Curriculum Committee: Meeting 2

1. Credit allocation for seminars

Currently there are no guidelines on the number of credits a seminar is worth, and no standards for the work required.

The following guidelines were adopted:

  1. One-credit seminars meet for a limited time. Grades are nominally based on one assignment, presentation, or paper.
  2. Two-credit seminars meet for a substantial part of the semester. Grades are based on two different types of work (assignments, presentations, papers).
  3. Three-credit seminars meet regularly for the entire semester. Grades are based on three different types of work; a final may also be given.

2. Student performance reviews

The faculty have not held a meeting to discuss student progress/performance in several years. There is some feeling that these meetings did more harm than good; on the other hand, the faculty now have little general sense of how students are doing.

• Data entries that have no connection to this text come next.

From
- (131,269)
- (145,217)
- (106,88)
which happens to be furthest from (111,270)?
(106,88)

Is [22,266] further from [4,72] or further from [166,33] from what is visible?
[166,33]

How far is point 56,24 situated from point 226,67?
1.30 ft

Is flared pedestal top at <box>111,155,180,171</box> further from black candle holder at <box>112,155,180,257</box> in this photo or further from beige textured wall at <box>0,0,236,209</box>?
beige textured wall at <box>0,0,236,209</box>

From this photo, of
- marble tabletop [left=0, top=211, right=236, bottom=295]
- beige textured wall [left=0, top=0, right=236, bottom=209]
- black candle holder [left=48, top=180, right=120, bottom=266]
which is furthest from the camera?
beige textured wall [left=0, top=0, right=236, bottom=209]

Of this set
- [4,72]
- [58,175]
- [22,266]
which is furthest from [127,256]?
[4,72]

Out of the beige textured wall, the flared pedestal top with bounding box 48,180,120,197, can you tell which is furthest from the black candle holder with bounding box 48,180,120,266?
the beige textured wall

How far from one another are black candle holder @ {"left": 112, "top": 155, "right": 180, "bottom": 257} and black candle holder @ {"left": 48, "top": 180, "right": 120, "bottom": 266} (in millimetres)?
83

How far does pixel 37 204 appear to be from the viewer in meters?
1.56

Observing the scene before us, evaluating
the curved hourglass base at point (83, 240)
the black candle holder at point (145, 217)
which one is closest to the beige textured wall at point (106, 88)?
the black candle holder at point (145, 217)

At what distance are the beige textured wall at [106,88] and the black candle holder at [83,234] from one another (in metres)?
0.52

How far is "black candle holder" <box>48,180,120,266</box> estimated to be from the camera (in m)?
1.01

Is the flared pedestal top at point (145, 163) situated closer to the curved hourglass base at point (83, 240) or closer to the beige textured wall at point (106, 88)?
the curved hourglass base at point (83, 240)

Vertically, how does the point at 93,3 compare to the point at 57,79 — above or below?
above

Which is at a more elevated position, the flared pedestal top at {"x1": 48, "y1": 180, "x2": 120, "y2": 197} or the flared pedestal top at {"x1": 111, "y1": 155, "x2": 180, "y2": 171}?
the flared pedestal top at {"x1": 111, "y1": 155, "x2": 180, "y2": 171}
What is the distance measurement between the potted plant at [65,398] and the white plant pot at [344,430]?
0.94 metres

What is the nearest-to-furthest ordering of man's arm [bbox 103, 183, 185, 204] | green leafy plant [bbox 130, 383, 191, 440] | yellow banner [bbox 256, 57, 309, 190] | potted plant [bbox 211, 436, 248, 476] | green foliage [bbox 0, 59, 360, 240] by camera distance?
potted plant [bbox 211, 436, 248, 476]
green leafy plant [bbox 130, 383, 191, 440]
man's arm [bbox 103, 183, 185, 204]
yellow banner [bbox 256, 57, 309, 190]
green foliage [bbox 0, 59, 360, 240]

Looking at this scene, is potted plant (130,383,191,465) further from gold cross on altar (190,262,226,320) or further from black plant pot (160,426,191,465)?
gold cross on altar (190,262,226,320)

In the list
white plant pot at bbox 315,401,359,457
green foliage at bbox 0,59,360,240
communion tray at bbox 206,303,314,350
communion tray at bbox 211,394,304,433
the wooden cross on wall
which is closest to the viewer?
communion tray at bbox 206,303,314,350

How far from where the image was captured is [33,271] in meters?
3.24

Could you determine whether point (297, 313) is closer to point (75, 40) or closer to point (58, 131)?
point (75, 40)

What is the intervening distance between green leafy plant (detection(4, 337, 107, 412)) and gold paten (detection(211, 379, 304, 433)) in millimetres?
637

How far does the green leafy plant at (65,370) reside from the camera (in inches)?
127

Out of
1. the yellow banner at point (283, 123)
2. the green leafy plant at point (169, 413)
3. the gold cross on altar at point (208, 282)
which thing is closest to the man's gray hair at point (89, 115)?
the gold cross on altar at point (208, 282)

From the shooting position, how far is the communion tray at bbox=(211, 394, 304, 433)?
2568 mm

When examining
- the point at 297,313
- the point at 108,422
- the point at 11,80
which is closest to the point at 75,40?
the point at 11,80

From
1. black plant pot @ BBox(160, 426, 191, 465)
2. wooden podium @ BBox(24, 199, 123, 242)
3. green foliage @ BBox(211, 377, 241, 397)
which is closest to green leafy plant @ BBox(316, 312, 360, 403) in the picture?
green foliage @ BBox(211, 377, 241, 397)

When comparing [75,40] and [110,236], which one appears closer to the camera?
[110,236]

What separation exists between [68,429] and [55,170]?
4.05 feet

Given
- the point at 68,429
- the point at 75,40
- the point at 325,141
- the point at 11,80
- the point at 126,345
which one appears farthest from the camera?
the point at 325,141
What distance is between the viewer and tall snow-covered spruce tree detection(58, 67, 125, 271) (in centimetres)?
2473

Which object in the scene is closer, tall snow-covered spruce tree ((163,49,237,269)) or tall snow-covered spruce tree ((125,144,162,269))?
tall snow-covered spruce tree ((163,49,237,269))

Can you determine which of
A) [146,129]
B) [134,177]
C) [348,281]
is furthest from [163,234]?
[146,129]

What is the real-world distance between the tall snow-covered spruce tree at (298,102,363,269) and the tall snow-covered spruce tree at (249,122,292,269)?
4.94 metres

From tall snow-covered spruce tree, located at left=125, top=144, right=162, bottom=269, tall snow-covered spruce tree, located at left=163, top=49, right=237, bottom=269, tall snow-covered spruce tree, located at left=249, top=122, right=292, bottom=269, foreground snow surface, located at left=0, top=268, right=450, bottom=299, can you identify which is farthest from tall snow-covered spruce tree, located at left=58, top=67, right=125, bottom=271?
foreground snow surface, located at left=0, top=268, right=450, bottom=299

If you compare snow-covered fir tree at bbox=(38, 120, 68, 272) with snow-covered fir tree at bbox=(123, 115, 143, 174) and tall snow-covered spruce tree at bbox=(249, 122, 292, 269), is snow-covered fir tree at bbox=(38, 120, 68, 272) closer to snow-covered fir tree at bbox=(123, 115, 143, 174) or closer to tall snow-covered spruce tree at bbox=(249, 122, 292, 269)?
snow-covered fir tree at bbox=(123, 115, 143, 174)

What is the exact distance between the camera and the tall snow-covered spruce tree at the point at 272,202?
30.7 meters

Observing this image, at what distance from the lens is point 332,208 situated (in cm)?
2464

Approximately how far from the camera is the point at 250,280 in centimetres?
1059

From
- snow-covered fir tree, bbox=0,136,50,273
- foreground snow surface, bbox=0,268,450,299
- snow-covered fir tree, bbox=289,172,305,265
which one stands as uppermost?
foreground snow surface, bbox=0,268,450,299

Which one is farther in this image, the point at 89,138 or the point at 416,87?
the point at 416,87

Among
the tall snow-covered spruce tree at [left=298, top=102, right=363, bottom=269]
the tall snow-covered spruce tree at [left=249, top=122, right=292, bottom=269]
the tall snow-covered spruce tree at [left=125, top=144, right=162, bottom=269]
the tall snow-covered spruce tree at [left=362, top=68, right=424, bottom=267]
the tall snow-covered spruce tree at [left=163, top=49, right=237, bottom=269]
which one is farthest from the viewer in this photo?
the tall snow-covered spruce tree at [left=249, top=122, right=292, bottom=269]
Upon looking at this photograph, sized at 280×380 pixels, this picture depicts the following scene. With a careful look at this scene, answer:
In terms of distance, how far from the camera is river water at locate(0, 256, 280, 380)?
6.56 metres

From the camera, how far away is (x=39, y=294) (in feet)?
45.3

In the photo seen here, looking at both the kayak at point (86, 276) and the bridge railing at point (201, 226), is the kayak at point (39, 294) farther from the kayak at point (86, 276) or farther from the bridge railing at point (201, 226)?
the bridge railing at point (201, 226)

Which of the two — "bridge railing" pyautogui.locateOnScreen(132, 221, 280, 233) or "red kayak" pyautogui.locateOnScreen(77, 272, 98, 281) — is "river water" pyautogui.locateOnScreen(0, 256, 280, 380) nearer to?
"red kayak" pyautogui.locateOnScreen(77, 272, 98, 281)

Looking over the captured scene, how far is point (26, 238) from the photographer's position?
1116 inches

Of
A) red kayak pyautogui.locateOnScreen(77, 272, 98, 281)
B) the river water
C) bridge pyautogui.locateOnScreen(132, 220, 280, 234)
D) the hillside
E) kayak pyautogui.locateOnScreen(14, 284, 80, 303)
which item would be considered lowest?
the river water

These review meetings served two purposes: first, to generate feedback to the students, and second, to keep the graduate faculty informed on the progress of the students. After considering possible alternatives, the committee concluded that meetings of the graduate faculty to discuss the students are important, but that careful preparation is needed to insure that such meetings are constructive. This matter should be discussed in a regular faculty meeting before the next student performance review is scheduled.

3. Rotation of faculty assignments

Some courses have become tightly bound to individual faculty members. This may deny new faculty members a significant role in graduate education.

The following proposal was adopted:

  1. Faculty normally teach a mixture of graduate courses, graduate seminars, and undergraduate courses.
  2. Graduate teaching assignments rotate among available faculty.
  3. A faculty member may teach a given course no more than three times in a row.

4. Qual exam schedule

The committee discussed the factors governing the schedule of qual exams. These are normally held in early September. While it may seem desirable to set definite dates well in advance, this is not possible in practice because both examiners and students may have observing runs or other commitments which can't be anticipated.

5. Minimum/nominal syllabi for grad. classes

At present the choice of subject matter seems to be left entirely to the instructor's discretion.

This item brought up several complex issues. One concerns the architecture of the graduate program - what subjects are appropriate and necessary as part of a modern graduate education? Another concern is the balance between the academic freedom of individual instructors and the needs of the graduate program as a whole.

Before any real discussion of these issues can occur, we need to know, in some detail, what subjects we are currently teaching. Some professors have made syllabi available, often on the Web; similar outlines will be requested from other instructors, and augmented where necessary by student notes.

6. Mentoring of 1st-year students

With a large intake of new students in the fall, this seems a good time to examine how students are advised during their first years at the IfA. Such advising takes two forms: interpretation of University rules, and informal guidance in navigating graduate life at the IfA. University regulations are not well understood by most of the faculty; Jim Heasley, Esther Hu, and Gareth Wynn-Williams are knowledgeable in this area, and new students should be made aware that they can go to these people for help. Students with TA or RA positions often go to the faculty members they work with to obtain guidance; others get help from their 699 advisors. These informal mechanisms appear to be adequate.